# start of Material for this exercise

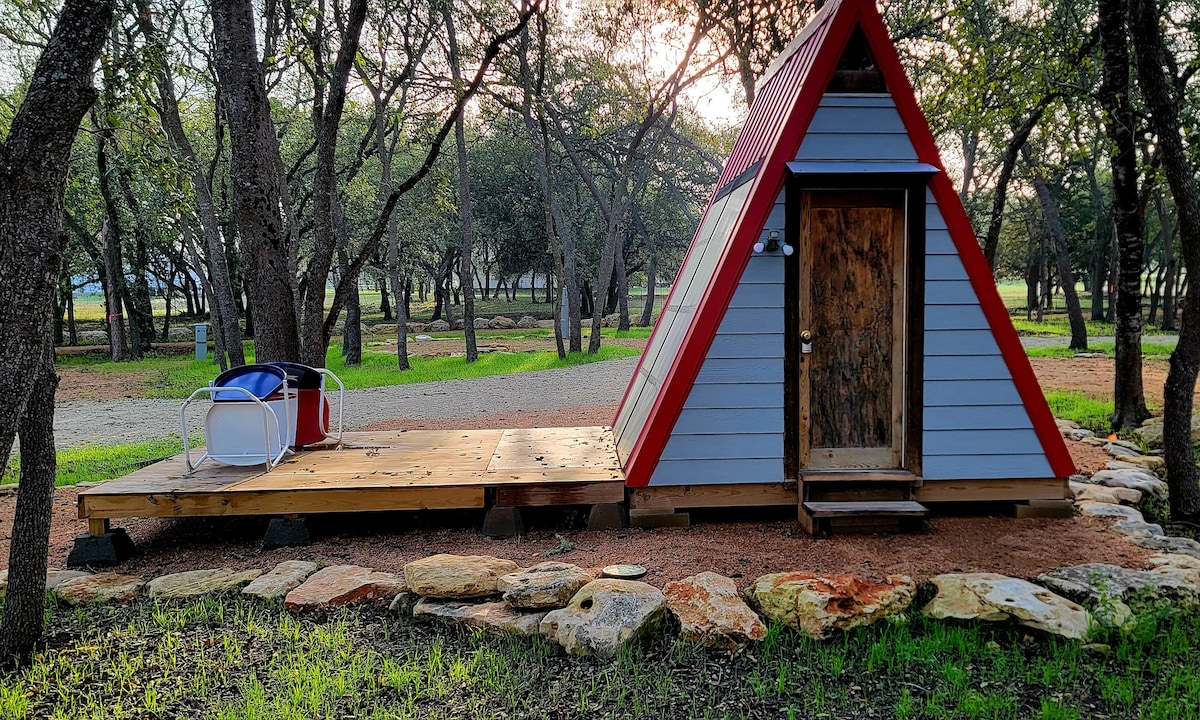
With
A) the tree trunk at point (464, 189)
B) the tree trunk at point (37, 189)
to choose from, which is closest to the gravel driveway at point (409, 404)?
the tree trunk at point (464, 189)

# end of Material for this exercise
# start of Material for this exercise

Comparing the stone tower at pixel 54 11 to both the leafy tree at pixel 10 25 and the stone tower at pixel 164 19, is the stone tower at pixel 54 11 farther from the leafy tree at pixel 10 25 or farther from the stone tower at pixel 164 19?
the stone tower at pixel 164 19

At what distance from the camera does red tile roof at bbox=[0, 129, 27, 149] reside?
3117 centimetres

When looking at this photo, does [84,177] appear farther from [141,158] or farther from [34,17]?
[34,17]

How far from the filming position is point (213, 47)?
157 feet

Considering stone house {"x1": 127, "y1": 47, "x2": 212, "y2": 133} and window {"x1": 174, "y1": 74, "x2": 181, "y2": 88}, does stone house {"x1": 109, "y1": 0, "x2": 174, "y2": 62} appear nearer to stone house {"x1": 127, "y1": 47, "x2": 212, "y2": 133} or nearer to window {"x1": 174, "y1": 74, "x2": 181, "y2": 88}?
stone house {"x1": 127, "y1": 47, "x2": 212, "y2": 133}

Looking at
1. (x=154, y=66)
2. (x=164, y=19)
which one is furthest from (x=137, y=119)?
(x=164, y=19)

# end of Material for this exercise

What to work on
Please pick out each line in the data above that contains the word "farther" and copy those lines out in full.

Reply
Comparing the stone tower at pixel 54 11 to both the leafy tree at pixel 10 25 and the stone tower at pixel 164 19, is the stone tower at pixel 54 11 farther from the leafy tree at pixel 10 25 or farther from the stone tower at pixel 164 19?
When looking at this photo, does [84,177] appear farther from [141,158] or farther from [34,17]?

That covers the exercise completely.